Work task: Using the listing below, retype exactly the lines starting at the one with "common name: meadow vole" and ending at the one with "[camera trap, volunteer-labeled]", and include both.

Given records:
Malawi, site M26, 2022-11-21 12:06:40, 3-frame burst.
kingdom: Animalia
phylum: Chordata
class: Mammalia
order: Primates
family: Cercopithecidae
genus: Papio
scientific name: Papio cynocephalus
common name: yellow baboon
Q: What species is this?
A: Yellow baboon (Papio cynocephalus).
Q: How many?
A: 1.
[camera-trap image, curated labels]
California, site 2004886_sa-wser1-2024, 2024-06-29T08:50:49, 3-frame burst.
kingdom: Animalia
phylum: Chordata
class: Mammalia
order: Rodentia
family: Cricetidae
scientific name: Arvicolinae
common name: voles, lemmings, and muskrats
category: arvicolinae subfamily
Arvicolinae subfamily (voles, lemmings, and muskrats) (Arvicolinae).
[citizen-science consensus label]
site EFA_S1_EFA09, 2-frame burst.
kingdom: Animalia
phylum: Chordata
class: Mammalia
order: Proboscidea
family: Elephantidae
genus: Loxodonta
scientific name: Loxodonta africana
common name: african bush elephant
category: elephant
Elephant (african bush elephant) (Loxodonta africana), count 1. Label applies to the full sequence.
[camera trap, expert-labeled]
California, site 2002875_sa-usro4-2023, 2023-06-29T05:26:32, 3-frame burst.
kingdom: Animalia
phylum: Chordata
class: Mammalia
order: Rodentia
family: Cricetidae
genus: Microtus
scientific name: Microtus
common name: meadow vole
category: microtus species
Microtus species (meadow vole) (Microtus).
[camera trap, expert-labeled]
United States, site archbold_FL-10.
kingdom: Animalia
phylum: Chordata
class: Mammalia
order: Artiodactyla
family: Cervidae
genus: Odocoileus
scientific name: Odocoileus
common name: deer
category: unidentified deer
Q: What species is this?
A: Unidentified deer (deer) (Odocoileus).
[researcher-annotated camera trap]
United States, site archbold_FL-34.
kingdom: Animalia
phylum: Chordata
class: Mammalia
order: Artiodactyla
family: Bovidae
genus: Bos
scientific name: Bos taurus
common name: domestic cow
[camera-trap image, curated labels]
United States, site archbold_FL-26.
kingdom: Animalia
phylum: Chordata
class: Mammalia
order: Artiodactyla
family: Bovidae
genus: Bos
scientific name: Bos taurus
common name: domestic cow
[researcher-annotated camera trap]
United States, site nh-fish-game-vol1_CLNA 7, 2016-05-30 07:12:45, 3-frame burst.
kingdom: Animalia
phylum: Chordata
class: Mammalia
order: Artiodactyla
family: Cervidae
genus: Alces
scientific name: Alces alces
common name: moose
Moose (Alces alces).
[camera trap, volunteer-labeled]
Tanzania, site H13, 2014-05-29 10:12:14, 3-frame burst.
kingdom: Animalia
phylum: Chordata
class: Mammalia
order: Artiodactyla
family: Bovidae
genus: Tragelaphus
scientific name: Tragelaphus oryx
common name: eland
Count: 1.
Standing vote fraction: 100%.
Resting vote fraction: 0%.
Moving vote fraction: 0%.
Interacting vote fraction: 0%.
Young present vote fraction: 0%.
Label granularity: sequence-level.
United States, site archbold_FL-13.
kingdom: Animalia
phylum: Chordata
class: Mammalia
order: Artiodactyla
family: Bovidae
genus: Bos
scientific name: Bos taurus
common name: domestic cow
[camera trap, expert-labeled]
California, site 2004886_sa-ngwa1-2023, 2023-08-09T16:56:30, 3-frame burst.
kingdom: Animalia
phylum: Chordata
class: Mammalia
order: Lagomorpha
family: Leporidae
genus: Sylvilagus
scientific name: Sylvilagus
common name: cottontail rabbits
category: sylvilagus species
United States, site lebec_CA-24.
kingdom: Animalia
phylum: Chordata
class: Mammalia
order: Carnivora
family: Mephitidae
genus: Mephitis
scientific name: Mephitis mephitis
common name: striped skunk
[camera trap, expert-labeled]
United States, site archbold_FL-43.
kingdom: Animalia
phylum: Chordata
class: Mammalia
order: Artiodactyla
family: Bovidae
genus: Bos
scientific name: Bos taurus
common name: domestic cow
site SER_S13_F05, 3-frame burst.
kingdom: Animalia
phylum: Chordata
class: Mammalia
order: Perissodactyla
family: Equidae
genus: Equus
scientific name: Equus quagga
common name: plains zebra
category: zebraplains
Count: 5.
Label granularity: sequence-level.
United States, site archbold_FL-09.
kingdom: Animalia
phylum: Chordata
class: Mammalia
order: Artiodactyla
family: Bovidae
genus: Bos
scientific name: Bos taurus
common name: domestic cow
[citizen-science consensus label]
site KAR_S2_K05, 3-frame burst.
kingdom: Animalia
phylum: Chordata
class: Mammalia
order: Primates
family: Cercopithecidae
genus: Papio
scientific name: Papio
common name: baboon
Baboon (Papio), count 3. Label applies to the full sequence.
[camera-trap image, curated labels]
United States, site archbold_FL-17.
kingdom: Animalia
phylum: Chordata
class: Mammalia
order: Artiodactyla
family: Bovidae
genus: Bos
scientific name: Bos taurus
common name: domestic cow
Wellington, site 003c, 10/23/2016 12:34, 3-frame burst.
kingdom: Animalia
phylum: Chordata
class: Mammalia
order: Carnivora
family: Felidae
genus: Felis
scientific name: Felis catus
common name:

Solution for this problem:
common name: meadow vole
category: microtus species
Microtus species (meadow vole) (Microtus).
[camera trap, expert-labeled]
United States, site archbold_FL-10.
kingdom: Animalia
phylum: Chordata
class: Mammalia
order: Artiodactyla
family: Cervidae
genus: Odocoileus
scientific name: Odocoileus
common name: deer
category: unidentified deer
Q: What species is this?
A: Unidentified deer (deer) (Odocoileus).
[researcher-annotated camera trap]
United States, site archbold_FL-34.
kingdom: Animalia
phylum: Chordata
class: Mammalia
order: Artiodactyla
family: Bovidae
genus: Bos
scientific name: Bos taurus
common name: domestic cow
[camera-trap image, curated labels]
United States, site archbold_FL-26.
kingdom: Animalia
phylum: Chordata
class: Mammalia
order: Artiodactyla
family: Bovidae
genus: Bos
scientific name: Bos taurus
common name: domestic cow
[researcher-annotated camera trap]
United States, site nh-fish-game-vol1_CLNA 7, 2016-05-30 07:12:45, 3-frame burst.
kingdom: Animalia
phylum: Chordata
class: Mammalia
order: Artiodactyla
family: Cervidae
genus: Alces
scientific name: Alces alces
common name: moose
Moose (Alces alces).
[camera trap, volunteer-labeled]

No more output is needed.